Chilkat Valley News - Serving Haines and Klukwan, Alaska since 1966

Library savings debated


To come fully under the umbrella of the Haines Borough as a department, the library has to close its private savings account. The problem is, that savings account holds more than $52,000, and people can’t seem to agree on whose coffers that money should go in.

 The nonprofit Friends of the Library thinks the money should go to them; borough staff thinks at least part of the $53,000 should go back to the borough, since some of that money is rolled over from borough allocations to the library over past years.

The library maintains the savings account is comprised of donations and grant money, not taxpayer dollars doled out to the library every year by the borough.

Chief fiscal officer Jila Stuart disagrees. “I don’t think it’s correct to say most of that $52,000 is grants or donations,” she said.

Stuart said that is probably the case for about $20,000 in the account – composed of four $5,000 certificates of deposit – but a large chunk of the rest was likely leftover borough money and therefore should return to the borough.

In addition to assets (the savings account), the library also has $25,000 in liabilities that need to be handled before the library’s transition from component unit to department is complete.

During Tuesday’s finance committee meeting, assembly member Debra Schnabel said it would be unfair to ask the borough to pay the library’s liabilities but then let the Friends of the Library keep the assets.

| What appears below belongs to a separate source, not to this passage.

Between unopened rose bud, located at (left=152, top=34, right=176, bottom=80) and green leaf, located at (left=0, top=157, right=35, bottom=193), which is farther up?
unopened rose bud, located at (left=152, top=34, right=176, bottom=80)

“If that’s what is being asked, then I’m sorry, but I can’t support that,” Schnabel said.

 Instead, Schnabel suggested using the $53,000 in savings to pay off the liabilities, leaving about $27,000 for the Friends of the Library. In essence, transferring the equity.

  The finance committee directed staff to continue discussions with library director Patricia Brown and craft a budget amendment reflecting the $27,000 equity transfer.

            The issue of what to do with the savings account, which was opened in the 1980s, came to light when the borough recently decided to make the library a department instead of a component unit. The transition mainly has to do with accounting procedures and how the borough keeps its books.